The Young Farmer's pantomime rolls on and on and on. Thought we'd got it all sorted last Saturday in the grim surroundings of Whitchurch Civic Centre.
No such luck. The show must go on.
The people of Marton demand their pound of flesh. They not only want flesh they want, erm, entertainment; stuff on stages, laughs and pantomime horses. The show is coming home to the village hall. Saturday and Sunday. All Welcome. Groan.
Thus it was today that I found myself clinging to Maureen's loft ladder while she rooted around in the more intimate recesses of her roof. We have a much reduced space in which to perform on the stage at the village hall which means that all the scenery so lovingly painted a fortnight ago is redundant; we must make other arrangements. Maureen unearthed three painted backdrops - which I carried down the ladder and subsequently unrolled.

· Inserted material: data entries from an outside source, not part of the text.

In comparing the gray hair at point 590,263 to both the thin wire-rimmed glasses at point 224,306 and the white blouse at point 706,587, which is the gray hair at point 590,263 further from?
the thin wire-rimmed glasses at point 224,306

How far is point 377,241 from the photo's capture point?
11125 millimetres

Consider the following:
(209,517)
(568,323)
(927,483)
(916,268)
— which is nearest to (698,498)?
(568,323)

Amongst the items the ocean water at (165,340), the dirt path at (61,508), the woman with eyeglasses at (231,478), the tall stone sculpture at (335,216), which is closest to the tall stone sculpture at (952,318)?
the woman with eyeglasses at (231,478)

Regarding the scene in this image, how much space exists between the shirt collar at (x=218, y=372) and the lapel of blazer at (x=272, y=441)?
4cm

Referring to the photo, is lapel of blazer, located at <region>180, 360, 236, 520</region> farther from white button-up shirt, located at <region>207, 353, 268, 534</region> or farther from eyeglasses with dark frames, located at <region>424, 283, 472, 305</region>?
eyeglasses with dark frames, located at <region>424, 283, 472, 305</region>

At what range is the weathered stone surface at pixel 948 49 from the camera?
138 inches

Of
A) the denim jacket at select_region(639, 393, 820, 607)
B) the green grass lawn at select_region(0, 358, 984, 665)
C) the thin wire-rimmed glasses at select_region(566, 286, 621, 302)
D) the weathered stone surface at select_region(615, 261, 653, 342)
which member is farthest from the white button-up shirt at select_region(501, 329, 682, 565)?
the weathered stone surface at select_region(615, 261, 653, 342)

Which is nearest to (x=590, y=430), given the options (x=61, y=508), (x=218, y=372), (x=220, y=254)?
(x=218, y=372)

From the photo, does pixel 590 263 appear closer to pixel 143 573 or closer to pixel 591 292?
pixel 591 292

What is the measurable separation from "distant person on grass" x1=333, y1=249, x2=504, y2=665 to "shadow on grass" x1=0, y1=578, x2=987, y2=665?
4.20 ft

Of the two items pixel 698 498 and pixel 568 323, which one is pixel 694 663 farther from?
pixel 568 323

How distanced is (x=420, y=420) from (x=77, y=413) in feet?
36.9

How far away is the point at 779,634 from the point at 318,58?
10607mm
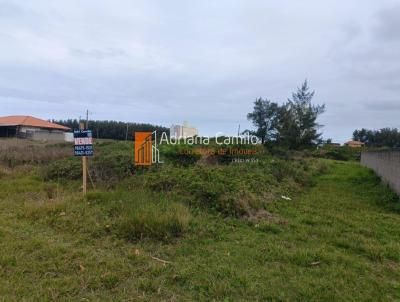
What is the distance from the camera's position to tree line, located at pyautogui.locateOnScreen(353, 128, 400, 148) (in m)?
47.7

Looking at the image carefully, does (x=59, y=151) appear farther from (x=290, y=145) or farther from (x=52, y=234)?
(x=290, y=145)

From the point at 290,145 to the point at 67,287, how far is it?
2297 centimetres

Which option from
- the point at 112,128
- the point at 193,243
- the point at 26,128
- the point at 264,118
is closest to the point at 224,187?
the point at 193,243

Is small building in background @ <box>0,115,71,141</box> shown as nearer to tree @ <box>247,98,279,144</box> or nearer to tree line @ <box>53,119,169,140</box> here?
tree line @ <box>53,119,169,140</box>

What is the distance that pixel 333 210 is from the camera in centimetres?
643

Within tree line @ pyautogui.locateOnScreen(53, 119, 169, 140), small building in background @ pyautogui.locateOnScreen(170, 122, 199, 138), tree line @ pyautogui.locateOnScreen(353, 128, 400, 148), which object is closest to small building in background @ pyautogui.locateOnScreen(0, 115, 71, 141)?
tree line @ pyautogui.locateOnScreen(53, 119, 169, 140)

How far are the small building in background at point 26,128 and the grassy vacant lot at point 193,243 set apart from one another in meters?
29.8

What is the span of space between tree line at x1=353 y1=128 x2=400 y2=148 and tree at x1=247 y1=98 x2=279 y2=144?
25772 mm

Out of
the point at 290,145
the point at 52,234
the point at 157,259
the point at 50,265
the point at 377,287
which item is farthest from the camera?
the point at 290,145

We draped them over the furniture in M's front room. These are historic artefacts no less - period pieces, ever so slightly fragile, remnants of the Good 'ole Days when Marton produced an annual show. The village has a tradition of pantomime going back perhaps 80+ years and these backdrops if not quite that old have certainly clocked up several decades. Back in the day sheets had been stitched together and carefully painted with bucolic period landscapes and picturesque cottages, all-purpose vistas which would 'come in' for most of the productions. I wonder what fun and frolics they have seen.
(Actually I have quite a good idea - having seen the dozens of photographs that M also unearthed this morning. The village hit on a winning formula which filled the hall for four consecutive evenings ; good clean fun, a cast of familiar faces and lots of small children who no doubt brought in doting mums, dads, aunts and grannies....)
Our back drops have fallen victim to moth and mouse, there are holes here and there which the judicious application of duct tape fixes. (Hardly traditional I know, but a pragmatic solution.) We take them down to the village hall, which is bitterly cold and completely uninviting. In situ our cloths look rather faded and pathetic too. Oh woe. There is also much 'stuff' to be moved before a performance can be put on.
Which is why I find my self lying on my belly underneath the stage pushing and shoving odds and sods to one side in order to make way for some of the rubbish from above. I eye the mouse poison box and push an antediluvian computer to one side - further out of sight and out of mind. I think a skip would be a very good idea. It's pretty gloomy down here - but then it's pretty gloomy outside as well. It does occur to me that probably no one has been under here for a very long time and that my visit is fairly unique. Strangely, this thought rather bucks me up - there's nothing like pioneering is there? There are no treasures to discover and make my crawl worthwhile though - just much grime and a piercing draught. I emerge, bottom first, dusty and undignified.
Out in the open again, but before I can haul myself to my feet, I spy a neat pair of ankles at very close quarters. The ankles' owner launches into a long and detailed description of her recent 'behind the scenes' tour of the Royal Opera House in Covent Garden. I put on my most interested face and listen intently from the floor. Possibly a ridiculous sight.
Roll on Sunday night and the final performance is what I say. By about 10.30 we should have shooed the last of the stragglers out into the night - hopefully haunted by 'Riley's Cowshed'. Why should I suffer alone?